━━━ Provided text ━━━

This machinery will allow us to write large yet concise conditional statements that test all kinds of parameters around the context.

Let's make a set of all NPs in the corpus from which we can gradually work from. We will work with phrase_atoms for now.

In [19]:
nps = set(F.typ.s('NP')) & set(F.otype.s('phrase_atom'))
covered = set()

def prog():
    # print remaining cases
    print(len(nps)-len(covered))

print(len(nps))

47504


Let's eliminate all options that have no other choices but a candidate.

In [20]:
simpleres = []

for p in nps:
    cands = [w for w in L.d(p, 'word') if F.sp.v(w) in cand_sps]
    if len(cands) == 1:
        simpleres.append((p, cands[0]))
        
len(simpleres)

27766

In [9]:
def get_quantified(word, tf, **wsets):
    '''
    Recursively calls down a quantifier chain until
    finding a quantified word.
    '''
    
    quants, noms = wsets['quants'], wsets['noms']

    P = Positions(word, 'phrase_atom', tf).get

    target = (
        lambda n: P(n), 
        lambda n: P(n) not in quants,
        lambda n: P(n, 'sp') in noms,
    )

    # check this word
    if all(cond(0) for cond in target):
        return word
    
    # check next word
    elif all(cond(P(1)) for cond in target):
        return P(1)
    
    # move up one
    else:
        return get_quantified(P(1))

━━━ Stored records ━━━

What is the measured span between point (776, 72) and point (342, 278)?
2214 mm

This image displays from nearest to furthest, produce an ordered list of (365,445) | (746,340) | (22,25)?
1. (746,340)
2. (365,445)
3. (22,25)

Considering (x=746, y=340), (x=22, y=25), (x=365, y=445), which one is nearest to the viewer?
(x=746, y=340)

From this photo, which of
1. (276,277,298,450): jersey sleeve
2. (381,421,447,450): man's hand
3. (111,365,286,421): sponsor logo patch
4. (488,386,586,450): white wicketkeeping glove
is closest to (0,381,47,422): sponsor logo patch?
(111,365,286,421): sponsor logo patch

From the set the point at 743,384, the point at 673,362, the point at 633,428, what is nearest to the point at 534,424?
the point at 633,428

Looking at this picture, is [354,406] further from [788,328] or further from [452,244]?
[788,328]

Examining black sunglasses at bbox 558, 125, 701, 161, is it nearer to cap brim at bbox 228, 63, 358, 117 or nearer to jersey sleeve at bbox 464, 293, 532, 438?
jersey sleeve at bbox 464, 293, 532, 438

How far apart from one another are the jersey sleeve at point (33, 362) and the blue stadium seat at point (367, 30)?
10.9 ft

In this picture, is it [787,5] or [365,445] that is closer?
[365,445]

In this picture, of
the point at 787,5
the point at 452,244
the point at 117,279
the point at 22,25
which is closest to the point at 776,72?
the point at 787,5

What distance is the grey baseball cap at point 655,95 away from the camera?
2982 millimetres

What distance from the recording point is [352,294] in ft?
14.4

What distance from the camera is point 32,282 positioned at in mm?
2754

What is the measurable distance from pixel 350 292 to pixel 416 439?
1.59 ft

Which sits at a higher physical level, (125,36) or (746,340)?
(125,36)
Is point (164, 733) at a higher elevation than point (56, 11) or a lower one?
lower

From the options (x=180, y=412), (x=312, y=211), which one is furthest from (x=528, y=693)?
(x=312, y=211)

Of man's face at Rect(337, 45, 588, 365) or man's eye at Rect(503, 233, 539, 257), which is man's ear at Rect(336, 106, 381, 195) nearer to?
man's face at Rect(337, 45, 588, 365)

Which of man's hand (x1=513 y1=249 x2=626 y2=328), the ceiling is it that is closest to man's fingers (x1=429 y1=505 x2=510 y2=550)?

━━━

**The task:** Repeat word for word everything in the notebook excerpt above, from "This machinery will" down to "phrase_atoms for now.".

**Correct output:**
This machinery will allow us to write large yet concise conditional statements that test all kinds of parameters around the context.

Let's make a set of all NPs in the corpus from which we can gradually work from. We will work with phrase_atoms for now.